# What is the recommended varroa treatment for spring 2015?



## jean-marc (Jan 13, 2005)

Provincial Apiarists do not make recommendations other than to treat. There is no IPM for 2015 afaik, never has been unlikely ever will. Most guys I think in BC and Alberta are Apivar in Spring. Most use formic in fall.

I am Apivar in spring and thymol in fall. Have been for sometime. Will likely continue along that path until the next crisis. I will try a few Apistan this spring.

Jean-Marc


----------



## ABruce (Dec 27, 2013)

I am a first year beekeeper, I use OAV in the fall, and I am trying to understand what and when is the right choice for spring. Jean_Marc could you comment on why you choose the products your using and when you use them.
thanks


----------



## jean-marc (Jan 13, 2005)

Apivar in the late winter because it is very effective. Varroa are tired at that point. Usually bees are in top box and flying from the notch in the inner cover. When the varroa get knocked down there are no bees to latch back onto. The varroa stay on the bottom board and freeze. We do treatment in late winter just as bees start to brood we can treat at the recommended rate of 1 strip for 5 frames of bees. Usually 2 strips is enough to do the job. If we treated in the fall with Apistan it would require 4 strips.

We use thymol in the fall because we like to knock back the mites a bit. Thymol appears to be effective against tracheal mites as well.

Jean-Marc


----------



## JodieToadie (Dec 26, 2013)

jean-marc said:


> Provincial Apiarists do not make recommendations other than to treat. There is no IPM for 2015 afaik, never has been unlikely ever will. Most guys I think in BC and Alberta are Apivar in Spring. Most use formic in fall.

■ Region labeling records
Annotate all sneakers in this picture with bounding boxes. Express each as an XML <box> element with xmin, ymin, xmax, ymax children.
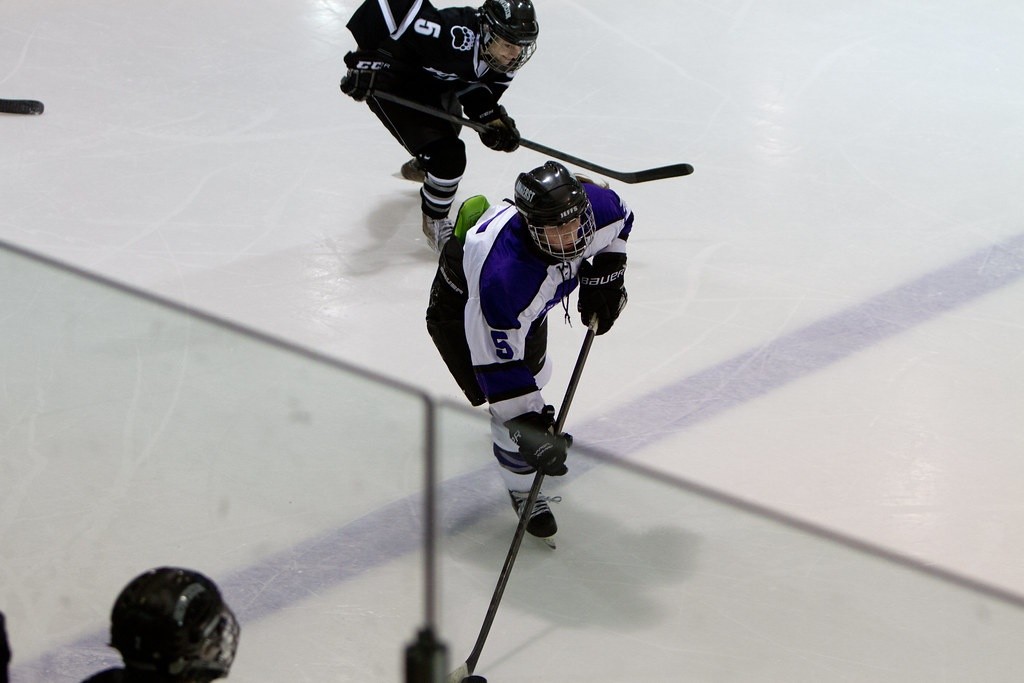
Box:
<box><xmin>401</xmin><ymin>157</ymin><xmax>427</xmax><ymax>183</ymax></box>
<box><xmin>421</xmin><ymin>212</ymin><xmax>454</xmax><ymax>254</ymax></box>
<box><xmin>510</xmin><ymin>489</ymin><xmax>560</xmax><ymax>549</ymax></box>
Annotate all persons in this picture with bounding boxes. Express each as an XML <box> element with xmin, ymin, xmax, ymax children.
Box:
<box><xmin>79</xmin><ymin>566</ymin><xmax>242</xmax><ymax>683</ymax></box>
<box><xmin>425</xmin><ymin>160</ymin><xmax>635</xmax><ymax>549</ymax></box>
<box><xmin>339</xmin><ymin>0</ymin><xmax>539</xmax><ymax>257</ymax></box>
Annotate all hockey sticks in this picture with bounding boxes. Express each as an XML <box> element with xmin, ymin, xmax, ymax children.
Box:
<box><xmin>368</xmin><ymin>86</ymin><xmax>697</xmax><ymax>184</ymax></box>
<box><xmin>442</xmin><ymin>316</ymin><xmax>599</xmax><ymax>683</ymax></box>
<box><xmin>0</xmin><ymin>98</ymin><xmax>47</xmax><ymax>117</ymax></box>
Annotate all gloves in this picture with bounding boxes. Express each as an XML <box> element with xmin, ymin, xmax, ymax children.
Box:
<box><xmin>464</xmin><ymin>103</ymin><xmax>521</xmax><ymax>152</ymax></box>
<box><xmin>502</xmin><ymin>404</ymin><xmax>572</xmax><ymax>477</ymax></box>
<box><xmin>577</xmin><ymin>251</ymin><xmax>628</xmax><ymax>336</ymax></box>
<box><xmin>341</xmin><ymin>50</ymin><xmax>393</xmax><ymax>102</ymax></box>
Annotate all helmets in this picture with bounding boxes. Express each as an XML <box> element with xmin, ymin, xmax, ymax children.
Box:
<box><xmin>516</xmin><ymin>161</ymin><xmax>597</xmax><ymax>262</ymax></box>
<box><xmin>111</xmin><ymin>567</ymin><xmax>241</xmax><ymax>683</ymax></box>
<box><xmin>479</xmin><ymin>0</ymin><xmax>540</xmax><ymax>80</ymax></box>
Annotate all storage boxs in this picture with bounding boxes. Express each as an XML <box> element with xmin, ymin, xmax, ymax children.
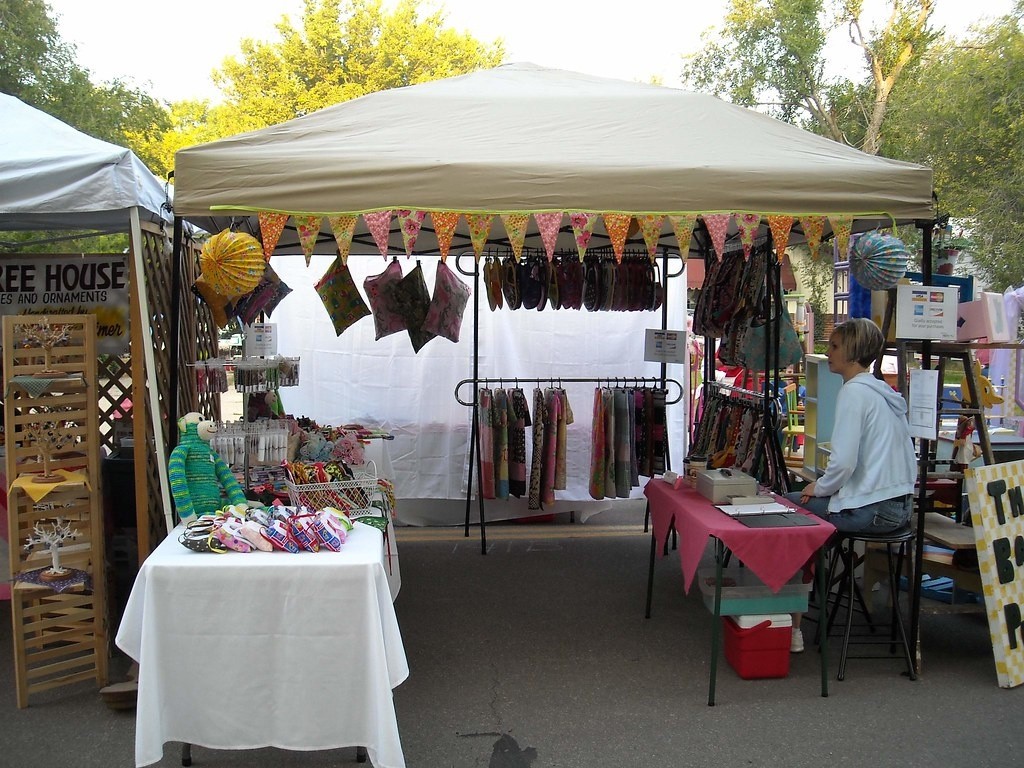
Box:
<box><xmin>119</xmin><ymin>436</ymin><xmax>135</xmax><ymax>458</ymax></box>
<box><xmin>721</xmin><ymin>613</ymin><xmax>793</xmax><ymax>680</ymax></box>
<box><xmin>698</xmin><ymin>567</ymin><xmax>813</xmax><ymax>614</ymax></box>
<box><xmin>696</xmin><ymin>469</ymin><xmax>756</xmax><ymax>503</ymax></box>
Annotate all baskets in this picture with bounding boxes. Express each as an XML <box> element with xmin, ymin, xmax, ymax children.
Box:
<box><xmin>284</xmin><ymin>460</ymin><xmax>378</xmax><ymax>515</ymax></box>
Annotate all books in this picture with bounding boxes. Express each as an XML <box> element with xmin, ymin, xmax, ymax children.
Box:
<box><xmin>712</xmin><ymin>501</ymin><xmax>821</xmax><ymax>528</ymax></box>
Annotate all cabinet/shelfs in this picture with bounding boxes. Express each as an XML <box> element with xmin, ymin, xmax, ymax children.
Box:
<box><xmin>1</xmin><ymin>313</ymin><xmax>111</xmax><ymax>706</ymax></box>
<box><xmin>802</xmin><ymin>354</ymin><xmax>844</xmax><ymax>479</ymax></box>
<box><xmin>187</xmin><ymin>357</ymin><xmax>300</xmax><ymax>498</ymax></box>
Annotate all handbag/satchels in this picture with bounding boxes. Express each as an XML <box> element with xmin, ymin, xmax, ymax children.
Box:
<box><xmin>177</xmin><ymin>503</ymin><xmax>353</xmax><ymax>554</ymax></box>
<box><xmin>701</xmin><ymin>250</ymin><xmax>804</xmax><ymax>373</ymax></box>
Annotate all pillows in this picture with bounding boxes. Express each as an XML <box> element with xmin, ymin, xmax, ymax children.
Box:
<box><xmin>192</xmin><ymin>245</ymin><xmax>470</xmax><ymax>354</ymax></box>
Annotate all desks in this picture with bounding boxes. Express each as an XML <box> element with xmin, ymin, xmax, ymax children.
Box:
<box><xmin>643</xmin><ymin>471</ymin><xmax>839</xmax><ymax>706</ymax></box>
<box><xmin>115</xmin><ymin>433</ymin><xmax>409</xmax><ymax>768</ymax></box>
<box><xmin>935</xmin><ymin>434</ymin><xmax>1024</xmax><ymax>492</ymax></box>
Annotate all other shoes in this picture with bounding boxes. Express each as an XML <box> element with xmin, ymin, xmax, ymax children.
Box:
<box><xmin>791</xmin><ymin>631</ymin><xmax>804</xmax><ymax>652</ymax></box>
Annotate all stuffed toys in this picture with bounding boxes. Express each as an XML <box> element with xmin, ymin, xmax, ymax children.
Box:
<box><xmin>168</xmin><ymin>411</ymin><xmax>246</xmax><ymax>530</ymax></box>
<box><xmin>248</xmin><ymin>391</ymin><xmax>280</xmax><ymax>423</ymax></box>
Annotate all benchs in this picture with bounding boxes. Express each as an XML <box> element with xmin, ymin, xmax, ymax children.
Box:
<box><xmin>864</xmin><ymin>539</ymin><xmax>982</xmax><ymax>614</ymax></box>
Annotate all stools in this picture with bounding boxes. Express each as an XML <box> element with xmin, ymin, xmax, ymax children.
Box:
<box><xmin>813</xmin><ymin>526</ymin><xmax>918</xmax><ymax>681</ymax></box>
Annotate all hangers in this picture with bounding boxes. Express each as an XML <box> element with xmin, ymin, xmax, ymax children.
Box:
<box><xmin>483</xmin><ymin>248</ymin><xmax>659</xmax><ymax>265</ymax></box>
<box><xmin>708</xmin><ymin>380</ymin><xmax>774</xmax><ymax>420</ymax></box>
<box><xmin>710</xmin><ymin>235</ymin><xmax>775</xmax><ymax>265</ymax></box>
<box><xmin>482</xmin><ymin>377</ymin><xmax>669</xmax><ymax>395</ymax></box>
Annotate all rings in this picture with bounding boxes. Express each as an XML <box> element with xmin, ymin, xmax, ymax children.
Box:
<box><xmin>802</xmin><ymin>489</ymin><xmax>804</xmax><ymax>491</ymax></box>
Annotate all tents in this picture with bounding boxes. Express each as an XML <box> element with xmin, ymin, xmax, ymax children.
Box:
<box><xmin>167</xmin><ymin>63</ymin><xmax>939</xmax><ymax>682</ymax></box>
<box><xmin>0</xmin><ymin>90</ymin><xmax>215</xmax><ymax>538</ymax></box>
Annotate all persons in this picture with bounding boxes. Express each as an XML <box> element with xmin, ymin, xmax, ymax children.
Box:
<box><xmin>781</xmin><ymin>318</ymin><xmax>918</xmax><ymax>652</ymax></box>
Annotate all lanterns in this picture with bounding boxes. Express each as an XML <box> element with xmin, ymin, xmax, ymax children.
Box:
<box><xmin>847</xmin><ymin>227</ymin><xmax>909</xmax><ymax>292</ymax></box>
<box><xmin>199</xmin><ymin>226</ymin><xmax>266</xmax><ymax>297</ymax></box>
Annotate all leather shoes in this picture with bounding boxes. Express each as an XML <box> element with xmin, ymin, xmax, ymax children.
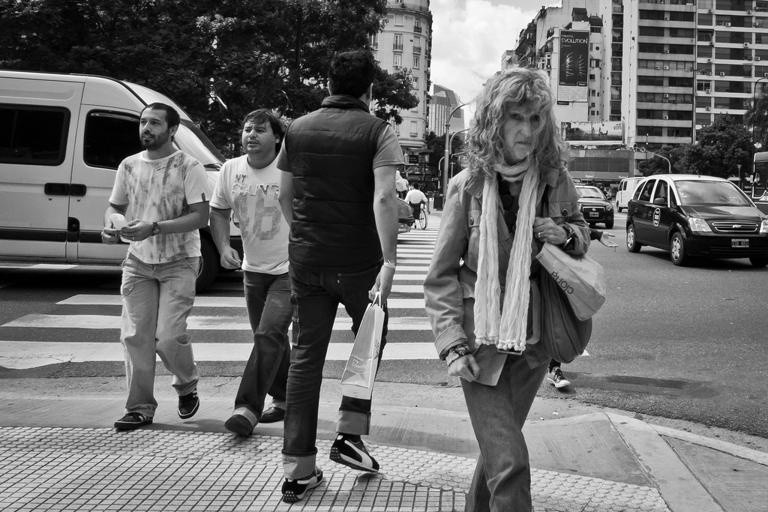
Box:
<box><xmin>260</xmin><ymin>406</ymin><xmax>287</xmax><ymax>424</ymax></box>
<box><xmin>223</xmin><ymin>414</ymin><xmax>256</xmax><ymax>438</ymax></box>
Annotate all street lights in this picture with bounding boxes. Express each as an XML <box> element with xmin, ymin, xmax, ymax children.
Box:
<box><xmin>443</xmin><ymin>100</ymin><xmax>473</xmax><ymax>212</ymax></box>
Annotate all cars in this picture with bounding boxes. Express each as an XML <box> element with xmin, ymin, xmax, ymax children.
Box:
<box><xmin>576</xmin><ymin>186</ymin><xmax>613</xmax><ymax>228</ymax></box>
<box><xmin>627</xmin><ymin>174</ymin><xmax>768</xmax><ymax>268</ymax></box>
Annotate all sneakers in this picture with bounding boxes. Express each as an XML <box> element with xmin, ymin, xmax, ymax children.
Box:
<box><xmin>546</xmin><ymin>365</ymin><xmax>573</xmax><ymax>390</ymax></box>
<box><xmin>176</xmin><ymin>386</ymin><xmax>201</xmax><ymax>418</ymax></box>
<box><xmin>277</xmin><ymin>468</ymin><xmax>328</xmax><ymax>506</ymax></box>
<box><xmin>326</xmin><ymin>433</ymin><xmax>383</xmax><ymax>480</ymax></box>
<box><xmin>113</xmin><ymin>412</ymin><xmax>155</xmax><ymax>432</ymax></box>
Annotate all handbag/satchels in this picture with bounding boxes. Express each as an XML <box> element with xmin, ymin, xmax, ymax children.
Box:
<box><xmin>338</xmin><ymin>290</ymin><xmax>387</xmax><ymax>404</ymax></box>
<box><xmin>535</xmin><ymin>242</ymin><xmax>606</xmax><ymax>322</ymax></box>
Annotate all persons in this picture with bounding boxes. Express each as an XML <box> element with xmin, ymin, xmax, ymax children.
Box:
<box><xmin>101</xmin><ymin>103</ymin><xmax>210</xmax><ymax>430</ymax></box>
<box><xmin>423</xmin><ymin>67</ymin><xmax>607</xmax><ymax>512</ymax></box>
<box><xmin>212</xmin><ymin>108</ymin><xmax>296</xmax><ymax>437</ymax></box>
<box><xmin>277</xmin><ymin>49</ymin><xmax>404</xmax><ymax>503</ymax></box>
<box><xmin>404</xmin><ymin>183</ymin><xmax>430</xmax><ymax>229</ymax></box>
<box><xmin>548</xmin><ymin>224</ymin><xmax>618</xmax><ymax>388</ymax></box>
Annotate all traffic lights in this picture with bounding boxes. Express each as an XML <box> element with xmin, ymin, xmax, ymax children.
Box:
<box><xmin>632</xmin><ymin>144</ymin><xmax>637</xmax><ymax>152</ymax></box>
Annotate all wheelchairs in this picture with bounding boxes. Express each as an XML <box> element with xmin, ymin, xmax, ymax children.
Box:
<box><xmin>418</xmin><ymin>199</ymin><xmax>427</xmax><ymax>230</ymax></box>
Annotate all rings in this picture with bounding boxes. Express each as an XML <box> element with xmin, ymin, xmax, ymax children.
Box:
<box><xmin>131</xmin><ymin>236</ymin><xmax>137</xmax><ymax>241</ymax></box>
<box><xmin>537</xmin><ymin>231</ymin><xmax>541</xmax><ymax>238</ymax></box>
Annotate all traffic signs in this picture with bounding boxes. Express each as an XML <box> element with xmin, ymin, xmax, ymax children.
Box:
<box><xmin>640</xmin><ymin>147</ymin><xmax>645</xmax><ymax>152</ymax></box>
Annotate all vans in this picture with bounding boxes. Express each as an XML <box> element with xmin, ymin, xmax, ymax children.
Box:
<box><xmin>616</xmin><ymin>178</ymin><xmax>644</xmax><ymax>212</ymax></box>
<box><xmin>0</xmin><ymin>71</ymin><xmax>239</xmax><ymax>295</ymax></box>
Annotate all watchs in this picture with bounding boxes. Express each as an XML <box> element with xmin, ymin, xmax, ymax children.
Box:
<box><xmin>153</xmin><ymin>216</ymin><xmax>162</xmax><ymax>235</ymax></box>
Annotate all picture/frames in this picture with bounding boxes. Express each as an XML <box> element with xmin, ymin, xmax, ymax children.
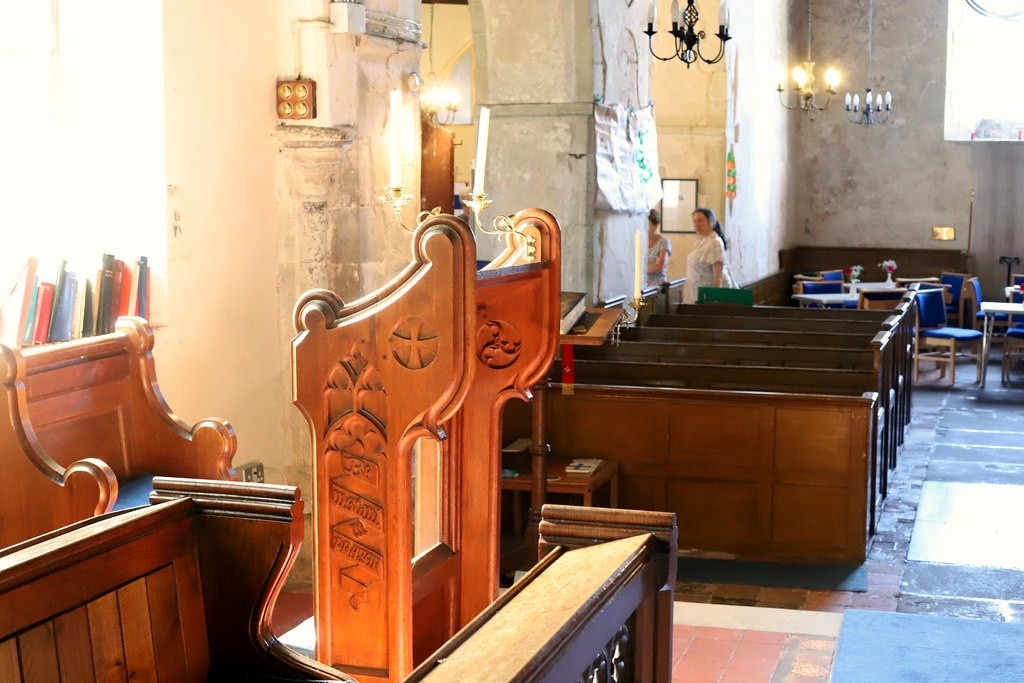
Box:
<box><xmin>661</xmin><ymin>177</ymin><xmax>697</xmax><ymax>234</ymax></box>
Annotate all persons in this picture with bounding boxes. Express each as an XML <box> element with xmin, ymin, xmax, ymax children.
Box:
<box><xmin>647</xmin><ymin>208</ymin><xmax>673</xmax><ymax>287</ymax></box>
<box><xmin>686</xmin><ymin>208</ymin><xmax>738</xmax><ymax>304</ymax></box>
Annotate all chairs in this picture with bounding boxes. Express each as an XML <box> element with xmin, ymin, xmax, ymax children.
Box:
<box><xmin>793</xmin><ymin>269</ymin><xmax>859</xmax><ymax>309</ymax></box>
<box><xmin>894</xmin><ymin>274</ymin><xmax>1024</xmax><ymax>389</ymax></box>
<box><xmin>0</xmin><ymin>317</ymin><xmax>239</xmax><ymax>553</ymax></box>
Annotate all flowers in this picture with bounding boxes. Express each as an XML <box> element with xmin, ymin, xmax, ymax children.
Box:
<box><xmin>878</xmin><ymin>260</ymin><xmax>898</xmax><ymax>271</ymax></box>
<box><xmin>844</xmin><ymin>264</ymin><xmax>863</xmax><ymax>282</ymax></box>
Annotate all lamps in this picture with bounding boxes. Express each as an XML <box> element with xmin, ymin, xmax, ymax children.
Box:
<box><xmin>842</xmin><ymin>0</ymin><xmax>894</xmax><ymax>127</ymax></box>
<box><xmin>642</xmin><ymin>0</ymin><xmax>731</xmax><ymax>67</ymax></box>
<box><xmin>775</xmin><ymin>0</ymin><xmax>841</xmax><ymax>112</ymax></box>
<box><xmin>414</xmin><ymin>1</ymin><xmax>459</xmax><ymax>128</ymax></box>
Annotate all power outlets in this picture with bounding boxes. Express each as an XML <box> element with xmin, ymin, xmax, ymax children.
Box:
<box><xmin>242</xmin><ymin>463</ymin><xmax>265</xmax><ymax>484</ymax></box>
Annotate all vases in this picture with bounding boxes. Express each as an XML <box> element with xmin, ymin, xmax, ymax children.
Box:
<box><xmin>849</xmin><ymin>284</ymin><xmax>859</xmax><ymax>301</ymax></box>
<box><xmin>884</xmin><ymin>273</ymin><xmax>895</xmax><ymax>289</ymax></box>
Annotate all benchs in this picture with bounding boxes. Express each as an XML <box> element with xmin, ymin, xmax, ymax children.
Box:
<box><xmin>0</xmin><ymin>476</ymin><xmax>356</xmax><ymax>683</ymax></box>
<box><xmin>502</xmin><ymin>292</ymin><xmax>918</xmax><ymax>567</ymax></box>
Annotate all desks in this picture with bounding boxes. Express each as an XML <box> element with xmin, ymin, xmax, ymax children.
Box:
<box><xmin>979</xmin><ymin>302</ymin><xmax>1024</xmax><ymax>390</ymax></box>
<box><xmin>499</xmin><ymin>462</ymin><xmax>618</xmax><ymax>538</ymax></box>
<box><xmin>841</xmin><ymin>281</ymin><xmax>901</xmax><ymax>295</ymax></box>
<box><xmin>792</xmin><ymin>295</ymin><xmax>860</xmax><ymax>309</ymax></box>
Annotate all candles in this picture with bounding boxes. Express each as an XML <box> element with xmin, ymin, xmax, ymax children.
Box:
<box><xmin>474</xmin><ymin>103</ymin><xmax>491</xmax><ymax>198</ymax></box>
<box><xmin>633</xmin><ymin>230</ymin><xmax>643</xmax><ymax>303</ymax></box>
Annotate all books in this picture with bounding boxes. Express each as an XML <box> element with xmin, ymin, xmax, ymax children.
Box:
<box><xmin>0</xmin><ymin>251</ymin><xmax>150</xmax><ymax>348</ymax></box>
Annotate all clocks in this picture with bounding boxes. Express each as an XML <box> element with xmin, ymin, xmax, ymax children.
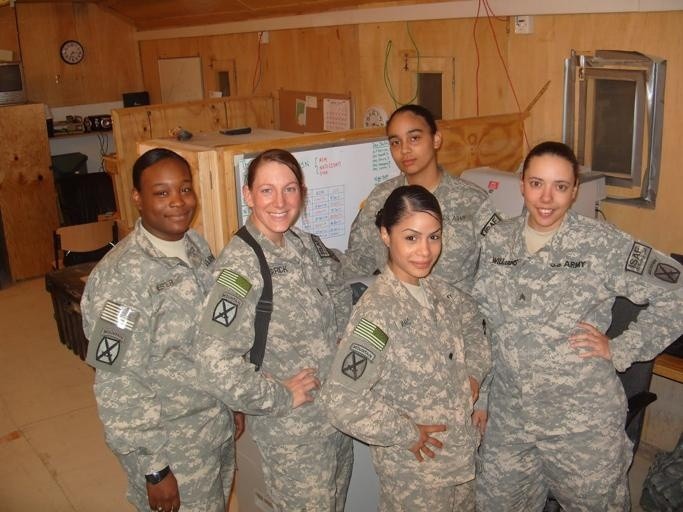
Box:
<box><xmin>61</xmin><ymin>39</ymin><xmax>85</xmax><ymax>66</ymax></box>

■ Instructions
[A] Can you copy the varroa treatment thread word for word, beginning at the words "I am a first" and stopping after the words "you use them."?
[B] Would you carry on the varroa treatment thread from the point where its last line ends?
The rows are material apart from the varroa treatment thread.

■ Responses
[A]
I am a first year beekeeper, I use OAV in the fall, and I am trying to understand what and when is the right choice for spring. Jean_Marc could you comment on why you choose the products your using and when you use them.

[B]
> 
> I am Apivar in spring and thymol in fall. Have been for sometime. Will likely continue along that path until the next crisis. I will try a few Apistan this spring.
> 
> Jean-Marc


If I phone Paul or Medhat I can usually get a recommendation in a round about way. I was just wondering what the flavor of the day was so that I change it up on the mites. 
Do you follow the Thymol recommendations and put it on a second time after 3 weeks or just one set of strips?


----------



## jean-marc (Jan 13, 2005)

I put second set of strips after 2 weeks.

Jean-Marc


----------



## jean-marc (Jan 13, 2005)

I put second set of strips after 2 weeks.

Jean-Marc


----------



## chillardbee (May 26, 2005)

I'm kinda backwards from what Jean-marc does. Strips in the fall and I use formic in both spring and fall (2-3 flash treatments at both times). The early fall strips after the honey is cleared seems to knock the mites quite effeciently and early enough to raise good winter bees. I used apivar for 2012 and 2013 with great success and this year I used apistan with same results. I might add that I had low mite levels before adding the apistan and non-existant now. I will be alternating between apivar and apistan now.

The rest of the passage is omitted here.